**Information provided:**
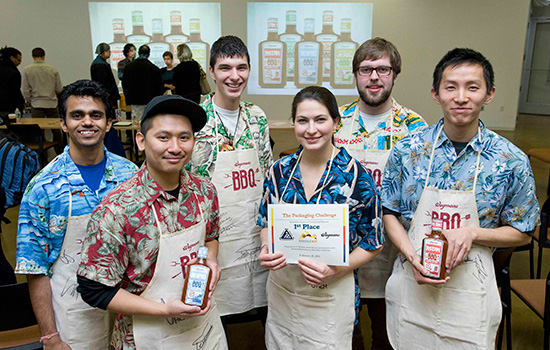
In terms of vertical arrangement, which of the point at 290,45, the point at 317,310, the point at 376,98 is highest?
the point at 290,45

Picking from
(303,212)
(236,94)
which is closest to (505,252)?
(303,212)

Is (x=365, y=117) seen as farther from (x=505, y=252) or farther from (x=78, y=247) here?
(x=78, y=247)

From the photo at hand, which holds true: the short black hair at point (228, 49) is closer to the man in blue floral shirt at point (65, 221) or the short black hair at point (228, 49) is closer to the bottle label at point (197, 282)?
the man in blue floral shirt at point (65, 221)

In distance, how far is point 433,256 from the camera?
5.24 ft

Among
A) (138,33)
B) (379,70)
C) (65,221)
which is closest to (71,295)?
(65,221)

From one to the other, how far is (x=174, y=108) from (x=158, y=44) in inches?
386

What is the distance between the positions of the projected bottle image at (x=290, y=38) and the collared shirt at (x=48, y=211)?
9.46 meters

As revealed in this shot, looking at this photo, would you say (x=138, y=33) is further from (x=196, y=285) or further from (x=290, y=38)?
(x=196, y=285)

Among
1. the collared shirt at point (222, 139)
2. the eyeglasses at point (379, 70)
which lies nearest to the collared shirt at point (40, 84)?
the collared shirt at point (222, 139)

**Requirements:**
Copy the listing exactly. Any image in it stays out of the copy.

**Reply to the exercise:**
In terms of vertical arrangement, which of the point at 290,45, the point at 317,310, the point at 376,98 is highest?
the point at 290,45

Picking from
(303,212)
(236,94)
which is closest to (505,252)?
(303,212)

Is (x=365, y=117) seen as farther from (x=505, y=252) or farther from (x=78, y=247) here?
(x=78, y=247)

From the photo at hand, which holds true: the short black hair at point (228, 49) is closer to the man in blue floral shirt at point (65, 221) or the short black hair at point (228, 49) is closer to the bottle label at point (197, 282)?
the man in blue floral shirt at point (65, 221)

In distance, how far is point 433,256 from the camera?
5.24 ft

Among
A) (138,33)
B) (379,70)
C) (65,221)
which is closest to (71,295)?
(65,221)

From one to the other, how far is (x=174, y=108) from (x=158, y=44) in inches?
386

What is the distance between the positions of the projected bottle image at (x=290, y=38) and the collared shirt at (x=48, y=211)?
9.46 meters

As revealed in this shot, looking at this photo, would you say (x=138, y=33) is further from (x=196, y=285) or further from (x=290, y=38)?
(x=196, y=285)

Among
1. the collared shirt at point (222, 139)
2. the eyeglasses at point (379, 70)
which lies nearest to the collared shirt at point (40, 84)?
the collared shirt at point (222, 139)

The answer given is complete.